- **ROWS**
----------------
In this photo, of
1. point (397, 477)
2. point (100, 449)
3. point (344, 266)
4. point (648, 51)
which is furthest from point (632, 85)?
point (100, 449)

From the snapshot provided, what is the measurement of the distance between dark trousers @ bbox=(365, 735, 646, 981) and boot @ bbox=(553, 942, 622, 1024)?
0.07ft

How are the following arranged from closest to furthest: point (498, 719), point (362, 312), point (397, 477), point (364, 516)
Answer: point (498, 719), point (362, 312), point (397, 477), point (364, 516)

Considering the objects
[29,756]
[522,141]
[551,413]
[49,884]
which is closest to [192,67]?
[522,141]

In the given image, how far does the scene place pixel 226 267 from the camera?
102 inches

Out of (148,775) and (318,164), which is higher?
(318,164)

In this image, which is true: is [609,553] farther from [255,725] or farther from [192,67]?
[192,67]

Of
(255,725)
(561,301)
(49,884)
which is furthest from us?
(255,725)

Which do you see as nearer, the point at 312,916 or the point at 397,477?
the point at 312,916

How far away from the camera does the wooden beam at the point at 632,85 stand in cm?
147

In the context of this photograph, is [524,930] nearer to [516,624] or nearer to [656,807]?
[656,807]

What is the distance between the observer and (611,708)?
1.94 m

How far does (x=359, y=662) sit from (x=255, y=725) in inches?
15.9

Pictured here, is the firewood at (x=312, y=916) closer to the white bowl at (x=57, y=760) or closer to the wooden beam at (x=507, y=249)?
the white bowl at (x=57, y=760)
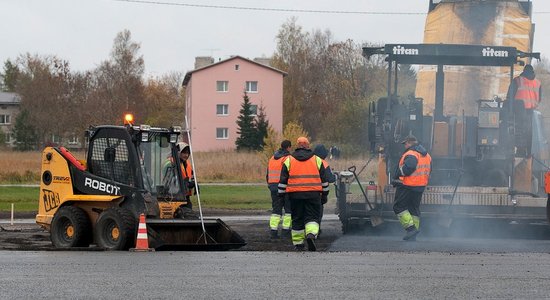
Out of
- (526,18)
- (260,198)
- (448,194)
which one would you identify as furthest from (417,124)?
(260,198)

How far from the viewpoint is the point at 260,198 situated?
120 feet

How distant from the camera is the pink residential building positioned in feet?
292

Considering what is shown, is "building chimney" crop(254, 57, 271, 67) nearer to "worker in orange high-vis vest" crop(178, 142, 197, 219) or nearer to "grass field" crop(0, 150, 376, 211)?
"grass field" crop(0, 150, 376, 211)

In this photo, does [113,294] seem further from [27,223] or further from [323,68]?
[323,68]

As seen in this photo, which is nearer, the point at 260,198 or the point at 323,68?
the point at 260,198

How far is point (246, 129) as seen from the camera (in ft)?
269

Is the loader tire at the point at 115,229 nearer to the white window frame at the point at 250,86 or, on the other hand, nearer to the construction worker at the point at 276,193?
the construction worker at the point at 276,193

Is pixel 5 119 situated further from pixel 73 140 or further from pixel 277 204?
pixel 277 204

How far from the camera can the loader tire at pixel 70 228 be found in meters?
15.6

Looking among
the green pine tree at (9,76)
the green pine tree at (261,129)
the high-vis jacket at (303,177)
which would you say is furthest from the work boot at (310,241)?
the green pine tree at (9,76)

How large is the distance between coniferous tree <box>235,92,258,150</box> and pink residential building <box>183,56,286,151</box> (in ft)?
16.5

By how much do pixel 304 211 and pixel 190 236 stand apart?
1660 mm

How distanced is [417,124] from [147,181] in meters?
5.27

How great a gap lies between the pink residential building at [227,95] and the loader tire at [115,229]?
2883 inches
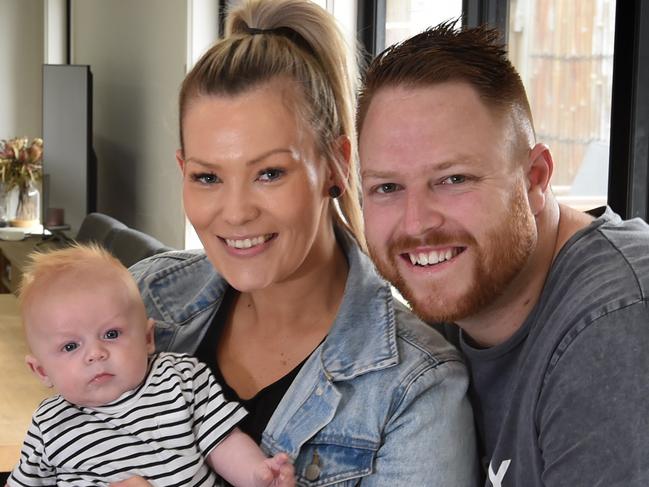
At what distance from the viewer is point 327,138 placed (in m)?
1.76

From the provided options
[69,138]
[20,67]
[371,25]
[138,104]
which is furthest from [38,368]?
[20,67]

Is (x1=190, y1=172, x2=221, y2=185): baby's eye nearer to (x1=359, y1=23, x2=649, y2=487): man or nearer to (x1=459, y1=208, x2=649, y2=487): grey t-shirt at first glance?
(x1=359, y1=23, x2=649, y2=487): man

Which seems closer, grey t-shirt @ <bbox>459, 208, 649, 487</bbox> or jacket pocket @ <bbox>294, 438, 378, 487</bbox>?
grey t-shirt @ <bbox>459, 208, 649, 487</bbox>

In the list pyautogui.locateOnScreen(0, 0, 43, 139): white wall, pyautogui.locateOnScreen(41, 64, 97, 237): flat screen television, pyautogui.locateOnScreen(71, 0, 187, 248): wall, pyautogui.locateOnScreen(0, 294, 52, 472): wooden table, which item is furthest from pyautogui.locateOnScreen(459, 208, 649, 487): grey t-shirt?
pyautogui.locateOnScreen(0, 0, 43, 139): white wall

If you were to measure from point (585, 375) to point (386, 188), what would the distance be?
1.55ft

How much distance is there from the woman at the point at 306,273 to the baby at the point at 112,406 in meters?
0.09

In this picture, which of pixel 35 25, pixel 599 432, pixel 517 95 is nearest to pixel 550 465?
pixel 599 432

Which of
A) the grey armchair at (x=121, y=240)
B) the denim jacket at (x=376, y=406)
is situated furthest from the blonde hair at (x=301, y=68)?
the grey armchair at (x=121, y=240)

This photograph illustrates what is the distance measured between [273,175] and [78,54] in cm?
631

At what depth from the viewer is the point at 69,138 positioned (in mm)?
6051

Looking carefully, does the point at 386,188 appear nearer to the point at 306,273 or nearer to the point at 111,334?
the point at 306,273

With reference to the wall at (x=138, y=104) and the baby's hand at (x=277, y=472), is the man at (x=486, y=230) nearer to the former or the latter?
the baby's hand at (x=277, y=472)

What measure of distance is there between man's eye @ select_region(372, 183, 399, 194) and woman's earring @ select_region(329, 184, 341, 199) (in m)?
0.20

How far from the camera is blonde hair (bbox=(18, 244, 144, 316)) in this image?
1.71 metres
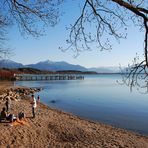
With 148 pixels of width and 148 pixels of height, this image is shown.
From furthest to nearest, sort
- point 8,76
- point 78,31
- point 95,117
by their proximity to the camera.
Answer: point 8,76
point 95,117
point 78,31

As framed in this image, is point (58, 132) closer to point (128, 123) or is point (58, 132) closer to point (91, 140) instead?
point (91, 140)

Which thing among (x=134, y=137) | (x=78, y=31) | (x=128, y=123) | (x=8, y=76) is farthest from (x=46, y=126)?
(x=8, y=76)

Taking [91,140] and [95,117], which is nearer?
[91,140]

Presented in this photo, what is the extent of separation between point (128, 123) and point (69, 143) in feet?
36.5

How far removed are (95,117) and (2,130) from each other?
1387 centimetres

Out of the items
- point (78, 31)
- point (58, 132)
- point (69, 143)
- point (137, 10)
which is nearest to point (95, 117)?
point (58, 132)

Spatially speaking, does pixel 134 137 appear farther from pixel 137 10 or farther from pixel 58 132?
pixel 137 10

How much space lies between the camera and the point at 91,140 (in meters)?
16.0

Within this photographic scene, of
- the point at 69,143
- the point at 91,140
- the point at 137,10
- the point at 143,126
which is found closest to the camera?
the point at 137,10

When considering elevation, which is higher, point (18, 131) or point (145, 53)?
point (145, 53)

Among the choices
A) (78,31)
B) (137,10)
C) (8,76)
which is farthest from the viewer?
(8,76)

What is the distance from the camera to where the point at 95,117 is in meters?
27.8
----------------
- **THE TASK**
Repeat the data exactly, dropping every picture it holds.

- **WRITTEN SOLUTION**
In this photo, of
1. point (397, 477)
2. point (100, 449)
3. point (344, 266)
4. point (648, 51)
which is furthest from point (632, 85)?
point (100, 449)

From the snapshot provided, what is the measurement of the distance between dark trousers @ bbox=(365, 735, 646, 981) and boot @ bbox=(553, 942, 622, 1024)?
0.07ft

How are the following arranged from closest to furthest: point (498, 719), point (362, 312), point (397, 477), point (364, 516)
Answer: point (498, 719), point (362, 312), point (397, 477), point (364, 516)

Considering the objects
[29,756]
[522,141]
[551,413]
[49,884]
which is closest to [192,67]?
[522,141]

In the given image, how far does the scene place pixel 226 267 from the camera?
102 inches

Out of (148,775) and (318,164), which is higher?
(318,164)

In this image, which is true: is [609,553] farther from [255,725] or farther from [192,67]?
[192,67]

Of
(255,725)
(561,301)
(49,884)
which is furthest from us?
(255,725)

Which do you see as nearer, the point at 312,916 or the point at 397,477?
the point at 312,916

How far away from the camera does the wooden beam at the point at 632,85 stand in cm?
147

In the context of this photograph, is [524,930] nearer to [516,624] or nearer to [656,807]?
[656,807]

What is the distance between the observer and (611,708)?
1.94 m

How far does (x=359, y=662) sit from (x=255, y=725) in inches?
15.9

Pictured here, is the firewood at (x=312, y=916) closer to the white bowl at (x=57, y=760) or closer to the wooden beam at (x=507, y=249)?
the white bowl at (x=57, y=760)
Out of
- (526,18)
- (260,198)
- (448,194)
which one would you identify as furthest from (417,124)?
(260,198)

How far from the viewpoint is the point at 260,198 situated?
120 feet

How distant from the camera is the pink residential building positioned in feet?
292

Considering what is shown, is "building chimney" crop(254, 57, 271, 67) nearer to "worker in orange high-vis vest" crop(178, 142, 197, 219) or nearer to "grass field" crop(0, 150, 376, 211)?
"grass field" crop(0, 150, 376, 211)

In this photo, does [113,294] seem further from [27,223] or further from [323,68]?
[323,68]

As seen in this photo, which is nearer, the point at 260,198 or the point at 323,68?
the point at 260,198

How far is point (246, 129) as seen from the camera (in ft)?
269

Is the loader tire at the point at 115,229 nearer to the white window frame at the point at 250,86 or, on the other hand, nearer to the construction worker at the point at 276,193?
the construction worker at the point at 276,193

Is pixel 5 119 situated further from pixel 73 140 or further from pixel 277 204?
pixel 277 204

How far from the camera can the loader tire at pixel 70 228 be found in meters?
15.6

Looking among
the green pine tree at (9,76)
the green pine tree at (261,129)
the high-vis jacket at (303,177)
which would you say is furthest from the work boot at (310,241)?
the green pine tree at (9,76)

How large is the distance between coniferous tree <box>235,92,258,150</box> and pink residential building <box>183,56,286,151</box> (in ft)?
16.5

By how much do pixel 304 211 and pixel 190 236 stand apart?
1660 mm

How distanced is [417,124] from [147,181] in meters?
5.27

How great a gap lies between the pink residential building at [227,95] and the loader tire at [115,229]?
2883 inches
At what distance from the viewer is point 327,138 placed (in m)?
1.76

From the provided options
[69,138]
[20,67]
[371,25]
[138,104]
which is furthest from [38,368]?
[20,67]

Is (x1=190, y1=172, x2=221, y2=185): baby's eye nearer to (x1=359, y1=23, x2=649, y2=487): man or nearer to (x1=459, y1=208, x2=649, y2=487): grey t-shirt at first glance?
(x1=359, y1=23, x2=649, y2=487): man

Which seems closer, grey t-shirt @ <bbox>459, 208, 649, 487</bbox> or jacket pocket @ <bbox>294, 438, 378, 487</bbox>?
grey t-shirt @ <bbox>459, 208, 649, 487</bbox>

In the list pyautogui.locateOnScreen(0, 0, 43, 139): white wall, pyautogui.locateOnScreen(41, 64, 97, 237): flat screen television, pyautogui.locateOnScreen(71, 0, 187, 248): wall, pyautogui.locateOnScreen(0, 294, 52, 472): wooden table, which item is furthest from pyautogui.locateOnScreen(459, 208, 649, 487): grey t-shirt?
pyautogui.locateOnScreen(0, 0, 43, 139): white wall

If you were to measure from point (585, 375) to point (386, 188), what would the distance be?
1.55ft

How much distance is there from the woman at the point at 306,273 to the baby at the point at 112,406 in meters?
0.09

In this picture, which of pixel 35 25, pixel 599 432, pixel 517 95 is nearest to pixel 550 465?
pixel 599 432

Which of
A) the grey armchair at (x=121, y=240)
B) the denim jacket at (x=376, y=406)
is situated furthest from the blonde hair at (x=301, y=68)?
the grey armchair at (x=121, y=240)

This photograph illustrates what is the distance measured between [273,175] and [78,54] in cm?
631

At what depth from the viewer is the point at 69,138 positioned (in mm)?
6051

Looking carefully, does the point at 386,188 appear nearer to the point at 306,273 or nearer to the point at 111,334?
the point at 306,273

With reference to the wall at (x=138, y=104) and the baby's hand at (x=277, y=472), is the man at (x=486, y=230) nearer to the former or the latter?
the baby's hand at (x=277, y=472)

What measure of distance is there between man's eye @ select_region(372, 183, 399, 194) and woman's earring @ select_region(329, 184, 341, 199) (in m)?
0.20

How far from the camera is blonde hair (bbox=(18, 244, 144, 316)) in this image?
1.71 metres
With 148 pixels of width and 148 pixels of height, this image is shown.
From furthest to nearest, sort
- point 8,76
- point 78,31
- point 95,117
by their proximity to the camera.
Answer: point 8,76
point 95,117
point 78,31

As framed in this image, is point (58, 132) closer to point (128, 123) or is point (58, 132) closer to point (91, 140) instead?
point (91, 140)

Which thing among (x=134, y=137) | (x=78, y=31) | (x=128, y=123) | (x=8, y=76) is farthest from (x=46, y=126)?
(x=8, y=76)

Taking [91,140] and [95,117], which is nearer?
[91,140]

Presented in this photo, what is the extent of separation between point (128, 123) and point (69, 143) in feet?
36.5

How far removed are (95,117) and (2,130) from each other?
1387 centimetres

Out of the items
- point (78, 31)
- point (58, 132)
- point (69, 143)
- point (137, 10)
which is nearest to point (95, 117)?
point (58, 132)

Spatially speaking, does pixel 134 137 appear farther from pixel 137 10 or farther from pixel 58 132?
pixel 137 10

How much space lies between the camera and the point at 91,140 (in meters)?
16.0

Within this photographic scene, of
- the point at 69,143
- the point at 91,140
- the point at 137,10
- the point at 143,126
which is found closest to the camera?
the point at 137,10

When considering elevation, which is higher, point (18, 131) or point (145, 53)?
point (145, 53)

Among the choices
A) (78,31)
B) (137,10)
C) (8,76)
which is farthest from the viewer?
(8,76)

What is the distance from the camera to where the point at 95,117 is in meters?
27.8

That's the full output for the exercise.